- _Spatial questions based on scenes_:
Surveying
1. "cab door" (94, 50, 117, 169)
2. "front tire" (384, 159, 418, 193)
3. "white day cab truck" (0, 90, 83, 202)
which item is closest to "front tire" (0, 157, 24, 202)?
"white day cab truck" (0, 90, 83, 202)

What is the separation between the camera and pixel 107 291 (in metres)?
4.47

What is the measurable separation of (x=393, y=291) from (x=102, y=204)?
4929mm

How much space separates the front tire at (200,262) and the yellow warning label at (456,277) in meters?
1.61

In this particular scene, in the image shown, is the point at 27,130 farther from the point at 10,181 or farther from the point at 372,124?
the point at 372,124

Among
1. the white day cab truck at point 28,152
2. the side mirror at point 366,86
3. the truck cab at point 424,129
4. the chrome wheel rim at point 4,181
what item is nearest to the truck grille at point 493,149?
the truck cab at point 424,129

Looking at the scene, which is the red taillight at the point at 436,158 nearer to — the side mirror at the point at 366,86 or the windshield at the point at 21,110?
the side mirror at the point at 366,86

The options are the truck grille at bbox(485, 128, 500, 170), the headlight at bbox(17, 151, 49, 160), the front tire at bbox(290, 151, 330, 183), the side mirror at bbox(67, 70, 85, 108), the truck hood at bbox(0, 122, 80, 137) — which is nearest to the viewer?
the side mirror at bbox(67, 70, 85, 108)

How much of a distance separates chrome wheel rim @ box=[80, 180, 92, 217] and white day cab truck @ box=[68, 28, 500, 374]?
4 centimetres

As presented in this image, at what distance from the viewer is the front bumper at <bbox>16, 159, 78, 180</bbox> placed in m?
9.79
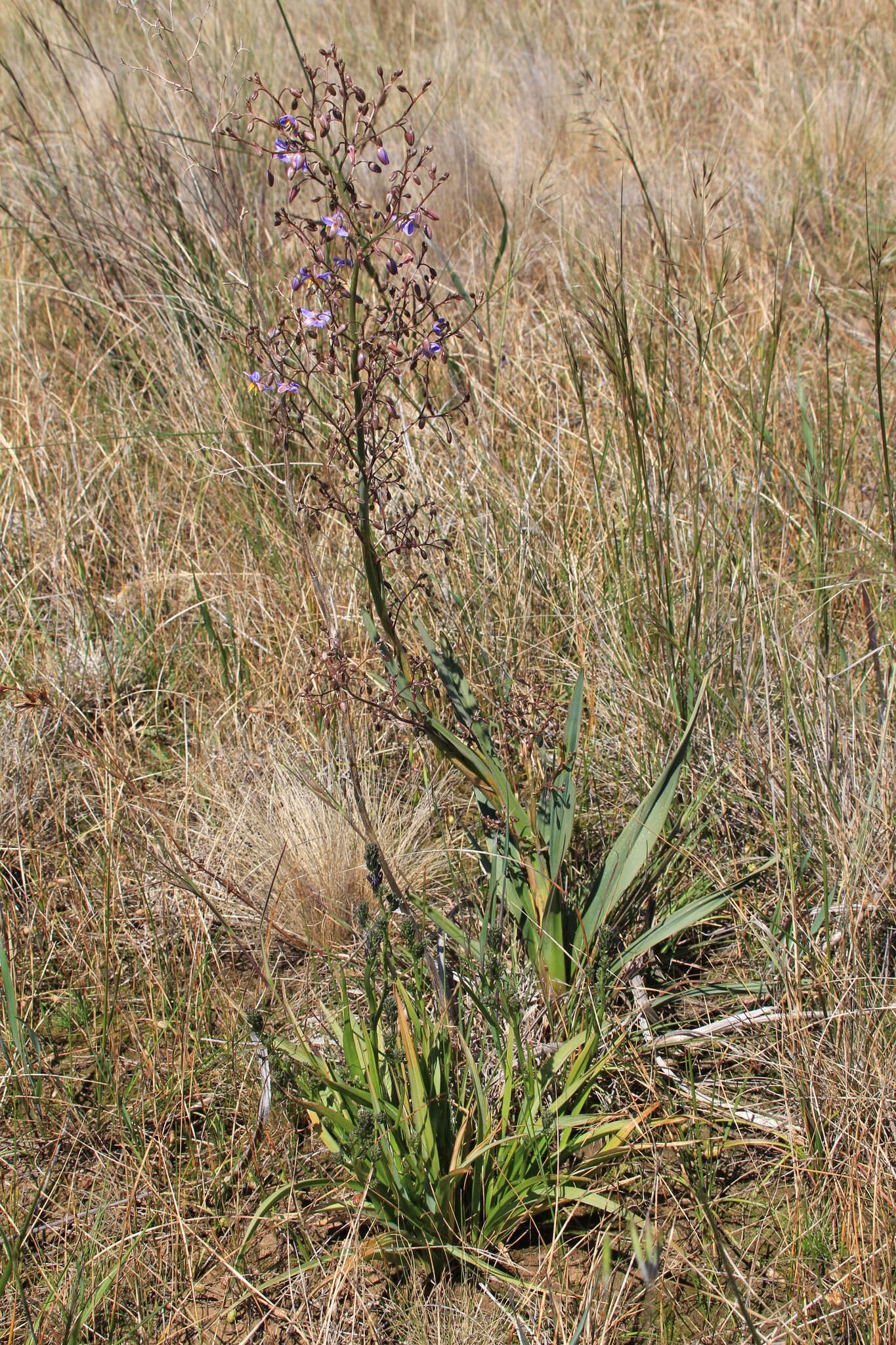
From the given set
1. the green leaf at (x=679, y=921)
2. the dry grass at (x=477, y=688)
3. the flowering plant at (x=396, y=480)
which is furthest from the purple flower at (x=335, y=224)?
the green leaf at (x=679, y=921)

- _Problem statement_:
Duplicate the entire listing above word for word, leaving out the pictures.

- _Finished answer_:
Surveying
1. "cab door" (94, 50, 117, 169)
2. "front tire" (384, 159, 418, 193)
3. "white day cab truck" (0, 90, 83, 202)
which item is closest to "front tire" (0, 157, 24, 202)?
"white day cab truck" (0, 90, 83, 202)

What is the separation between the camera and pixel 107 291 (in metres)?
4.47

What is the measurable separation of (x=393, y=291) from (x=102, y=204)?
4929mm

How much space separates the front tire at (200,262) and the yellow warning label at (456,277) in meters?
1.61

In this particular scene, in the image shown, is the point at 27,130 farther from the point at 10,181 or farther from the point at 372,124?
the point at 372,124

Among
1. the white day cab truck at point 28,152
2. the side mirror at point 366,86
3. the truck cab at point 424,129
4. the chrome wheel rim at point 4,181
what item is nearest to the truck grille at point 493,149?
the truck cab at point 424,129

Looking at the scene, which is the red taillight at the point at 436,158 nearer to — the side mirror at the point at 366,86 or the windshield at the point at 21,110?
the side mirror at the point at 366,86

The options are the truck grille at bbox(485, 128, 500, 170), the headlight at bbox(17, 151, 49, 160), the front tire at bbox(290, 151, 330, 183), the side mirror at bbox(67, 70, 85, 108), the truck hood at bbox(0, 122, 80, 137) — which is nearest to the viewer?
the side mirror at bbox(67, 70, 85, 108)

How much of a distance separates chrome wheel rim @ box=[80, 180, 92, 217] and white day cab truck @ box=[68, 28, 500, 374]?
4 centimetres

As presented in this image, at what distance from the viewer is the front bumper at <bbox>16, 159, 78, 180</bbox> placed in m?
9.79
From the given set
1. the green leaf at (x=679, y=921)
2. the dry grass at (x=477, y=688)
3. the flowering plant at (x=396, y=480)
which is furthest from the purple flower at (x=335, y=224)?
the green leaf at (x=679, y=921)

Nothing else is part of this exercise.